Come anticipato, a seguito delle misure di contenimento adottate dai governi, la maggior parte della popolazione ha quindi iniziato a trascorre le giornate all’interno della propria abitazione, con un incremento significativo del tempo libero. Ciò ha comportato, tra gli altri, un incremento nell’uso dei social networks ed un’esposizione costante ad informazioni ed immagini emotivamente attivanti, legate alla diffusione del virus e del suo tasso di mortalità (Koeze e Popper, 2020). Questo fenomeno, unito allo stato di emergenza, potrebbe aver causato un aumento di ansia e di preoccupazione legate non solo al contagio, ma anche all’incertezza e alla perdita di controllo connesse alla situazione, temi delicati e sensibili per gli individui affetti da un DCA (Brown et al., 2017). Nello specifico, gli individui affetti da tali disturbi riportano una ridotta tolleranza verso l’incertezza e, in quest’ottica, le condotte alimentari disfunzionali potrebbero essere state funzionali alla momentanea riduzione della sensazione di ansia e di stress generata dalla situazione emergenziale (ibidem, 2017).
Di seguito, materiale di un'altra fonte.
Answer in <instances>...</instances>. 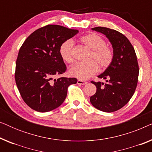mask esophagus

Inoltre, durante lo stato di emergenza, la popolazione è stata sensibilizzata rispetto all’automonitoraggio del proprio corpo e dello stato di salute, al fine di riconoscere tempestivamente la sintomatologia legata al nuovo Coronavirus (ad esempio febbre, respiro corto e tosse); ciò però può aver accresciuto la sensibilità interocettiva e la cosiddetta “sensibilità all’ansia” (anxiety sensitivity), cioè la sensibilità ai sintomi ansiosi che vengono interpretati come pericolosi per la propria salute fisica, psicologica o sociale (Silverman et al. 2003). Entrambe queste sensibilità, tuttavia, sembrano avere un ruolo chiave nell’incrementare il livello di ansia percepito e i comportamenti alimentari disfunzionali che ne conseguono (Smits et al., 2019).